Asombrada todavía por la espectacular prosa de Francisco Umbral, abrumada por el dolor de la pérdida del hijo, traigo aquí esta cita en la que el escritor ve al hijo aprender a leer, irse un poco de su sombra, soltar su mano para salir al mundo, libre y solo a un mismo tiempo.

«Las letras, el alfabeto, la escala de las vocales, el niño, a la sombra de la madre, pájaro ligero por el árbol de la gramática. Salta, va, viene, se equivoca de rama, vuelve a saltar, dice la a, la e, ríe con la i, se asusta con la u, vive.

Por ahí empieza la historia, hijo, empieza la cultura, el mundo de los hombres, ese juego largo que hemos inventado para aplazar la muerte. Las letras, insectos simpáticos y tenaces, juegan contigo como hormigas difíciles. Estás empezando a pulsar las letras, las teclas de un piano que resuena en cinco o diez mil años de historia.

Cada letra tiene un eco de lenguajes pasados, de idiomas milenarios, que tú despiertas inocentemente, como cantando dentro de una catacumba. Eres el paleontólogo ingenuo de nuestro mundo de jeroglíficos. Somos tus antepasados remotos, esfinges egipcias, dioses griegos, estatuas etruscas, dialectos rubios. Me siento -ay- más del lado de la antigüedad que del lado de tu vida reciente. Se me incorpora una cultura de siglos que contempla impávida, fósil, tu pajareo alegre por sobre las losas del pasado. Cada letra es una losa que pisas, cada palabra es una tumba. Estás jugando con el cementerio, como los niños de aquella película, porque las palabras son cadáveres, enterramientos, embalsamientos de cosas. Tú, que eres todavía del reino fresco de las cosas, te internas ahora, sin saberlo, en el reino sombrío de las palabras, de los signos.

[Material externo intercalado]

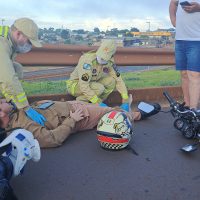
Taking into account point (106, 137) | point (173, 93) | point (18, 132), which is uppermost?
point (18, 132)

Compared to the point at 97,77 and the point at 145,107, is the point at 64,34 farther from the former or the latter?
the point at 145,107

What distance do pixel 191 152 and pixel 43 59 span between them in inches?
121

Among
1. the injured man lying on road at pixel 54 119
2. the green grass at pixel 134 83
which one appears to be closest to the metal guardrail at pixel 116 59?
the green grass at pixel 134 83

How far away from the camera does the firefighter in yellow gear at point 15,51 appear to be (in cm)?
432

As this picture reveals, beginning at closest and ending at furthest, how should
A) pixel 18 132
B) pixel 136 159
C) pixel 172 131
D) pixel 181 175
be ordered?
pixel 18 132 → pixel 181 175 → pixel 136 159 → pixel 172 131

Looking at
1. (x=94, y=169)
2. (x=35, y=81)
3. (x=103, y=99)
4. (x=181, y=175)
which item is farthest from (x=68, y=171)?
(x=35, y=81)

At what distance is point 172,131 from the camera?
5.32m

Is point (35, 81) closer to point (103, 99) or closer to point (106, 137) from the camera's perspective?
point (103, 99)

Pero los signos y las palabras, para ti, también son cosas, porque estás saludable de realidad, y juegas con las letras como con insectos o guijarros. No sé si vale la pena arrancarte del mundo de las cosas. No sé si vas a perdurar en el mundo de las ideas ni en ningún mundo, hijo, pero asisto, dolorido y consternado, a ese cruce de fronteras, a esa confluencia de atrios que atraviesas alegremente, de la mano de la madre (…).

Mi a no es tu a. Mi a es lúgubre y sabia. Tu a es una nota de luz en tu paladar, en el paladar claro del mundo. Qué juego de luces y sombras. A veces el idioma se cierne sobre ti y me asusto. A veces echas tú sobre él un desconcierto alegre de juego. Qué miedo, qué alegría, qué susto, qué tristeza, verte aprender las letras.»